Gayus adalah nama generik Romawi dengan empat tokoh besar. Gaius
Sempronius Gracchus adalah politikus penganjur pembagian pemilikan
tanah yang terbunuh oleh Lucius Opimius. Gaius Papirius Carbo adalah
negarawan dan orator yang dimakzulkan Marcus Licinius Crassus. Kedua
Gayus tersebut hidup pada abad kedua sebelum Masehi.
Kaisar Caligula juga bernama kecil Gaius. Saking bencinya kepada DPR
atau Senat Roma, ia mengangkat kudanya untuk melecehkan senator
Romawi. Sebagian sejarah ini ditulis Gaius (130-180) yang pakar hukum.
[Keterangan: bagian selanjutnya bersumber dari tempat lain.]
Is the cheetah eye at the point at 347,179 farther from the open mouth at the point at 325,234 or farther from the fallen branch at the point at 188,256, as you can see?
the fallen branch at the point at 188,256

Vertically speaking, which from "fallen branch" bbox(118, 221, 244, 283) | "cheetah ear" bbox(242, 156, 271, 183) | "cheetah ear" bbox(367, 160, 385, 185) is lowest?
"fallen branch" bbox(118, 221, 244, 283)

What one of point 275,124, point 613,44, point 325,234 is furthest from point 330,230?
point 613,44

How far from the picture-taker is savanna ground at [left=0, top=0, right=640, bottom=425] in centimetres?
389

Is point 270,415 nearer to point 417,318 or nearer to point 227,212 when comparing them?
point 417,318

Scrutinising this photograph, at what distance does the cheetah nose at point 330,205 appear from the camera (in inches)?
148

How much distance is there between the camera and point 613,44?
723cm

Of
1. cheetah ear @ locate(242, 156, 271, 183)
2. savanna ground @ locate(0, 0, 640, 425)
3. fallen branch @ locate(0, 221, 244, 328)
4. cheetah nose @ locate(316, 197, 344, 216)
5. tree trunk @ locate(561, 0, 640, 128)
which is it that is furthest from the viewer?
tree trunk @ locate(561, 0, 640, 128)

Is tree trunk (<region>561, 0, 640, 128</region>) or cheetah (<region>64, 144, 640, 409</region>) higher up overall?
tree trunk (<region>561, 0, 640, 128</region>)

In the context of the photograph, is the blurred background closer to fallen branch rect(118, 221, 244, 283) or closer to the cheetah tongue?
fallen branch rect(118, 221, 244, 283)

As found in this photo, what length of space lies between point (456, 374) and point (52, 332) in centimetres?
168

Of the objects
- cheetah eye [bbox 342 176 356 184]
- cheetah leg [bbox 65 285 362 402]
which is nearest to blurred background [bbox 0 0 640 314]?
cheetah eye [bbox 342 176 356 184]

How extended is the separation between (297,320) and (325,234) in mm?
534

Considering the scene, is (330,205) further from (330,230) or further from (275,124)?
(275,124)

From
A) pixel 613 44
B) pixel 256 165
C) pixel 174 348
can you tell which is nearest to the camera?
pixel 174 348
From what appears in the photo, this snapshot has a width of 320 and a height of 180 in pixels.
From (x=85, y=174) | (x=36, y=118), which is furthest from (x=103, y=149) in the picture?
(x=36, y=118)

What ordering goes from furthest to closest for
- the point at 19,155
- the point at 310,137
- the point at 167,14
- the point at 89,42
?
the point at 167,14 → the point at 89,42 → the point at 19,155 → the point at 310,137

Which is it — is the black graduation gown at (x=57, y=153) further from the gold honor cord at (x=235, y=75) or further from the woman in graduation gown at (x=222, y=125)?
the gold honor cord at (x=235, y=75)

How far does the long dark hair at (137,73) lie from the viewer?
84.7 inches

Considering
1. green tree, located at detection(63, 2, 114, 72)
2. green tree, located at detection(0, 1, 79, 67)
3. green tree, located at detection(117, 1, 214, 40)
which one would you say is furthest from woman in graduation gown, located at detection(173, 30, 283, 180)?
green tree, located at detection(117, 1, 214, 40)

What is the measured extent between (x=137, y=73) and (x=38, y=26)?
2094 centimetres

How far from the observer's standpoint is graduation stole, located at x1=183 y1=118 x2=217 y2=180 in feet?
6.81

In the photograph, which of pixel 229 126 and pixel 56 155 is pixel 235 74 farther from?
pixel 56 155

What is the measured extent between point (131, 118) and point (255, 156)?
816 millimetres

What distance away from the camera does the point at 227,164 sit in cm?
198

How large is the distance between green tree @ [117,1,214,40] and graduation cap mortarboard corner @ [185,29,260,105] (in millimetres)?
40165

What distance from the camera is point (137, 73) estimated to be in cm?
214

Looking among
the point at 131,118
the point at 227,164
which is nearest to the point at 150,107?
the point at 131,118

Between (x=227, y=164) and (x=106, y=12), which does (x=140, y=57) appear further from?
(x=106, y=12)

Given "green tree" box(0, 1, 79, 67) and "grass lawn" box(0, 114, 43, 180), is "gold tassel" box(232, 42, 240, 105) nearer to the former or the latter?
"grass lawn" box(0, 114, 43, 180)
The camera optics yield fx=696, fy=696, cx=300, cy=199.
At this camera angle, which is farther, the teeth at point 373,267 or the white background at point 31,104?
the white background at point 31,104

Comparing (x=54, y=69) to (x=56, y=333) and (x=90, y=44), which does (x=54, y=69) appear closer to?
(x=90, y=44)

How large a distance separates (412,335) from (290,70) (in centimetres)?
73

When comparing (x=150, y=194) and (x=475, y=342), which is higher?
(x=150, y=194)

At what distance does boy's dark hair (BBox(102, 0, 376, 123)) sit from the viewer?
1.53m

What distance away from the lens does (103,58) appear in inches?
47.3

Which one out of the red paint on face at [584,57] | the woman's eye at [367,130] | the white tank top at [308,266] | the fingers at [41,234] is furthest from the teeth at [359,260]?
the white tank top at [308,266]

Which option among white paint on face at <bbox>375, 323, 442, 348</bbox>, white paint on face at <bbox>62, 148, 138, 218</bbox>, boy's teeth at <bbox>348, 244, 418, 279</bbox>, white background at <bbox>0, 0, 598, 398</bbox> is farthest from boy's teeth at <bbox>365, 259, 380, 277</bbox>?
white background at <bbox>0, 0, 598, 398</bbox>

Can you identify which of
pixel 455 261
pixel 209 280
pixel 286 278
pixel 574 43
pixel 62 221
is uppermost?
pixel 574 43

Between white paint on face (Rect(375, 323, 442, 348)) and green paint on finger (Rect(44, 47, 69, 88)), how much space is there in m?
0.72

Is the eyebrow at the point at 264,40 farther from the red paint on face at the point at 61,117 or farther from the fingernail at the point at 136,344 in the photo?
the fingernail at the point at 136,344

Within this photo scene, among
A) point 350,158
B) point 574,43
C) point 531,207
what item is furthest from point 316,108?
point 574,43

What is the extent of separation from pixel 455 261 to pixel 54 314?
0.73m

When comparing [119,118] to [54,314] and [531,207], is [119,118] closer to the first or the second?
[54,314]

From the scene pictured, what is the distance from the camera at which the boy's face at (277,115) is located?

Di Indonesia, penulis Gayus Siagian adalah sastrawan terkenal.
Politikus PDI-P yang terkemuka tentulah Gayus Lumbuun. Namun, kedua
Gayus itu kini kalah pamor dari Gayus ”Kaisar” Tambunan, yang seorang
diri dari penjara bisa menaklukkan Republik Indonesia, Presiden, DPR,
kepolisian, kejaksaan, dan pengadilan negeri.
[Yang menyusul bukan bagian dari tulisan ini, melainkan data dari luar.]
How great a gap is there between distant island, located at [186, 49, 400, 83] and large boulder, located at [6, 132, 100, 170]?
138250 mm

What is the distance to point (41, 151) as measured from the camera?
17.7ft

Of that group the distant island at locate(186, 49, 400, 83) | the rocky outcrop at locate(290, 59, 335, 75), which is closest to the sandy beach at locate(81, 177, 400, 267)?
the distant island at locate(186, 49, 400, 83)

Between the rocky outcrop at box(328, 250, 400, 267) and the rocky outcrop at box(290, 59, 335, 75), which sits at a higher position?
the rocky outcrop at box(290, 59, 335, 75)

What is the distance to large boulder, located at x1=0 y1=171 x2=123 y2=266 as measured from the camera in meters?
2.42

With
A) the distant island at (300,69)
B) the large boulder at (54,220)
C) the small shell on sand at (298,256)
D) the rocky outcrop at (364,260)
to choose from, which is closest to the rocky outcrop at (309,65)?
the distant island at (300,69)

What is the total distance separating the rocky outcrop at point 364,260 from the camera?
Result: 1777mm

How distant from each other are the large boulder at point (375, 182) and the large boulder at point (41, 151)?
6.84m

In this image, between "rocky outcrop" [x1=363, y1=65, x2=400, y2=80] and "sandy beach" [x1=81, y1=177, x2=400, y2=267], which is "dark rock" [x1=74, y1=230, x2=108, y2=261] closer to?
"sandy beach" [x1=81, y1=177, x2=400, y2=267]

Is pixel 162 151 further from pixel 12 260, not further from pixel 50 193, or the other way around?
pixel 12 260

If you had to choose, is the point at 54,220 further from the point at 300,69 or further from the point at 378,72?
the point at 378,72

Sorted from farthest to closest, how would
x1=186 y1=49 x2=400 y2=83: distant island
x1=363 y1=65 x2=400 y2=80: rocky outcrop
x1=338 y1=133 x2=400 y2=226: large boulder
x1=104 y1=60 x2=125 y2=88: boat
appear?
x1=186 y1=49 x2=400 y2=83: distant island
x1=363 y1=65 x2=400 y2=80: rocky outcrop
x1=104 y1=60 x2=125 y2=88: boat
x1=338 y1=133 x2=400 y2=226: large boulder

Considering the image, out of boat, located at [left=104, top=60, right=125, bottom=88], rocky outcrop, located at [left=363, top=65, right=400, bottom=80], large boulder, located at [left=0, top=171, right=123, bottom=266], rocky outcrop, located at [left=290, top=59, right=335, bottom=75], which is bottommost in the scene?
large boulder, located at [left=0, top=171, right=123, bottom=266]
Barangkali arwah dari empat Gayus Romawi bereinkarnasi di tubuh Gayus
Tambunan sehingga aparat Negara Kesatuan Republik Indonesia kalang
kabut, sempoyongan, dan dilecehkan.
Saya mengutip akar kata dan semangat zaman Romawi karena, di luar
kasus Gayus, kita melihat kisah bagai dua Gayus yang saling bunuh.
Eksekutif sedang dikritik oleh tokoh agama dengan senjata kata-kata
yang sangat konfrontatif: tuduhan bahwa pemerintah membohongi publik.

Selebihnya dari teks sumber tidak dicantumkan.